_Objectif de travail_
Répondez aux questions suivantes à partir de l'extrait source sur Omicron.
(a) Selon l'OMS, combien de cas confirmés pour lesquels des informations sur la gravité étaient disponibles avaient été identifiés au 6 décembre, et dans combien de pays de l'Union européenne ?
(b) Quelle fonction occupe Angelique Coetzee ?
(c) En plus d'une « fatigue extrême », de quels symptômes souffraient les patients atteints d'Omicron qu'elle avait reçus ?

Tout ce qui peut être dit jusque-là est qu'il n'a pas été observé d'augmentation de la virulence. "Force est de constater que pour l'instant on n'a pas eu de mortalité liée à cet Omicron et très très peu, voire pas, de patient en réanimation" en France souligne encore Frédéric Adnet. Ainsi, "au 6 décembre, les 212 cas confirmés identifiés dans 18 pays de l'Union européenne - pour lesquels des informations étaient disponibles sur la gravité - étaient asymptomatiques ou bénins", note l'OMS. Et "certains endroits en Afrique australe font état de symptômes plus légers", déclare de son côté Michael Ryan.
Angelique Coetzee, présidente de l'Association médicale sud-africaine, avait parlé fin novembre de "symptômes légers". Outre une "fatigue extrême", les patients atteints d'Omicron qu'elle avait reçus souffraient de courbatures, d'une toux sèche ou "d'une gorge qui gratte", a-t-elle détaillé. Seulement quelques-uns avaient une faible fièvre. "Je ne dis pas que qu'il n'y aura pas de maladies graves" mais "pour l'instant, même les patients que nous avons vus qui n'étaient pas vaccinés ont des symptômes légers", avait-elle déclaré.

_Bloc de données_

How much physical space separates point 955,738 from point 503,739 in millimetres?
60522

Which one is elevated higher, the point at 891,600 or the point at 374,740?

_Corrigé type_
(a) 212 cas confirmés, dans 18 pays de l'Union européenne.
(b) Présidente de l'Association médicale sud-africaine.
(c) De courbatures, d'une toux sèche ou « d'une gorge qui gratte ».